TOEIC® L&R TEST 出題形式と解き方

2021年04月18日

株式会社 ナラボー・プレス著

【ご注意】英文および解説の無断の転用・転載を禁止します。

このページは 2021 年4月に全面改訂いたしました。より詳しい出題形式の分析と、解答のコツが掲載されています。

当ページ作成にあたりまして、ナラボー・プレス執筆・制作の「狙え!  150 点アップ TOEIC ® テスト 14 日間の直前プロジェクト」を基調に、あさ出版から出版されています「TOEIC ® TEST 全パート完全攻略!」の記事を改編し、まとめたものです。


TOEIC は,1979 年 12 月に日本でスタートした英語検定試験ですが,現在では,「グローバルスタンダードとして世界 50 か国以上で実施されており,その受験者は 2004 年度に 143 万人に達する」[注] ほど,世界じゅうで認知され,利用されているテストです。日本では,大企業・有名企業・大学のほとんどが採用し,書店には,TOEIC 対策本が溢れています。また,TOEIC 対策をうたったホームページも数多く見られます。

こうしたなか,「受験テクニック」 とか 「ウラ業」 と称して受験の際のコツを紹介している場合もありますし,いろいろなサイトの掲示板等で,「TOEIC は,英語力が伴わなくても受験テクニックでスコアが上がるテストだ」 といったような投稿が見られたりしますが,TOEIC は出題形式は一定で変わることがありませんし,すべての英文は毎回書き下ろしですから,いわゆる 「受験テク」 や 「ヤマ掛け」 で,実力以上のスコアが出ることはありません。一部の人たちが 「受験テク」 と称しているのは,このページで解説していることだろうと思います。しかし,このページで紹介している 「受験のコツ」 は,言わば,私たちが国語の試験を受ける時にも無意識に行っていることで,決して 「受験テク」 などではないのです。
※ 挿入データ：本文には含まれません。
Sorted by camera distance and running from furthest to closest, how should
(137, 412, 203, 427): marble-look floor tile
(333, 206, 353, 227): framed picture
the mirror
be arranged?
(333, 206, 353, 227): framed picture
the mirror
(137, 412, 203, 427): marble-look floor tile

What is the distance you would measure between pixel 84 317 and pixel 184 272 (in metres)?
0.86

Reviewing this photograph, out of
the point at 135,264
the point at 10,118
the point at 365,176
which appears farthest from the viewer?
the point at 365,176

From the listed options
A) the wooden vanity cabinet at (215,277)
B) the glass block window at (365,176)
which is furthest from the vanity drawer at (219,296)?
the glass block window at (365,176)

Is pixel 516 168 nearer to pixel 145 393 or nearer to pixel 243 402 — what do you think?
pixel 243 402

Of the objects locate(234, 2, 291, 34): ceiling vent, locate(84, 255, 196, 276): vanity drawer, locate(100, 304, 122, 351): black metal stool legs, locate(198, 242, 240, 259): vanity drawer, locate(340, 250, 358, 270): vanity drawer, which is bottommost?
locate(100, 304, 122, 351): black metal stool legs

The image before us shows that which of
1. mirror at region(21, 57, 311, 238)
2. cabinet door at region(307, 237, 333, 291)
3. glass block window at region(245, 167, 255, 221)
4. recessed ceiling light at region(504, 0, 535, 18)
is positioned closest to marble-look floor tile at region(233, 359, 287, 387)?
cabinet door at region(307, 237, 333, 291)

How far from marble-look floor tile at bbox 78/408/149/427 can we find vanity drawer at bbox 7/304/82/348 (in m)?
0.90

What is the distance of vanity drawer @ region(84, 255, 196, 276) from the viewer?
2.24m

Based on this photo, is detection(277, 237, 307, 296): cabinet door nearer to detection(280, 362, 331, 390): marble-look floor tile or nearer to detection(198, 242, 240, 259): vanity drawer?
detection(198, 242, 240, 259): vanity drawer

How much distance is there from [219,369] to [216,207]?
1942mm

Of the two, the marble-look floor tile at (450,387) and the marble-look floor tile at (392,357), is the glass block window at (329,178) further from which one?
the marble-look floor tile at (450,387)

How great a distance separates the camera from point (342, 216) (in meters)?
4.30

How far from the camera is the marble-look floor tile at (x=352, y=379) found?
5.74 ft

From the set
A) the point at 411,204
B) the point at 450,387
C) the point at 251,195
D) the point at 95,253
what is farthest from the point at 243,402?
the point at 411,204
ごくふつうの受験態度と言えるでしょう。ただ,こうしたコツを知らないまま受験したり学習を続けたりすると,実力を最大限スコアに反映できなかったり無駄な学習を続けてしまったりということはあるかもしれません。

[注] 『TOEIC® 活用実態報告』 (第 13 回,財団法人 国際ビジネスコミュニケーション協会 TOEIC運営委員会 発行,平成17年7月,「まえがき」より。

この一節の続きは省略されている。